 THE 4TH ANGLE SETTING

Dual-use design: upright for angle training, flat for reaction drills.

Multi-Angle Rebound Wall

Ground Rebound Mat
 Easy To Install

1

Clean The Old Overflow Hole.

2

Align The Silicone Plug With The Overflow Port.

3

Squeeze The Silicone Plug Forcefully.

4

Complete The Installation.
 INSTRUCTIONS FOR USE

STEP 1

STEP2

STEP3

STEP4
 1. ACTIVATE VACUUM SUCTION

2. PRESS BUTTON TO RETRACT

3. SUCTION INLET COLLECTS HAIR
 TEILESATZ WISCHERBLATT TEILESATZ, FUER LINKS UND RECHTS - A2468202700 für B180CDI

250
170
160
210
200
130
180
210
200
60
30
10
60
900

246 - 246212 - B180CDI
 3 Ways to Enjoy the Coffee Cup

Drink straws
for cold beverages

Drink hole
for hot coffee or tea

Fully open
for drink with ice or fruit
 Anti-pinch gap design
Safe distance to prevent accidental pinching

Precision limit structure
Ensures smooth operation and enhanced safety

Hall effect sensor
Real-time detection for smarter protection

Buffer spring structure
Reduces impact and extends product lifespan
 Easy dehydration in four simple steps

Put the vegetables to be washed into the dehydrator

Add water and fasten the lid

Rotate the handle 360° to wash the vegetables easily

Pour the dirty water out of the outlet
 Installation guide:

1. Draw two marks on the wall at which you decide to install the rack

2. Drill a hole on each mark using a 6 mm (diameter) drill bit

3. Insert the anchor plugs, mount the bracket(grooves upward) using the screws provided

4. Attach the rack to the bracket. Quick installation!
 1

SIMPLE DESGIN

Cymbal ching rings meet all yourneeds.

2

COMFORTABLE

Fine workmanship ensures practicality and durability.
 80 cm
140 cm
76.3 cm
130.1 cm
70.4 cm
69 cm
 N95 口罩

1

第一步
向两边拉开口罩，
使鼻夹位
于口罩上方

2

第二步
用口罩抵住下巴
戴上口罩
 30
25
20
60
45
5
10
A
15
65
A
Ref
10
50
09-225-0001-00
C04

#### [Exercise requirements]
Within the material above, transcribe exactly the lines that run from the line holding "Easy dehydration in four simple steps" through the line holding "COMFORTABLE".

#### [Solution to the problem]
 Easy dehydration in four simple steps

Put the vegetables to be washed into the dehydrator

Add water and fasten the lid

Rotate the handle 360° to wash the vegetables easily

Pour the dirty water out of the outlet
 Installation guide:

1. Draw two marks on the wall at which you decide to install the rack

2. Drill a hole on each mark using a 6 mm (diameter) drill bit

3. Insert the anchor plugs, mount the bracket(grooves upward) using the screws provided

4. Attach the rack to the bracket. Quick installation!
 1

SIMPLE DESGIN

Cymbal ching rings meet all yourneeds.

2

COMFORTABLE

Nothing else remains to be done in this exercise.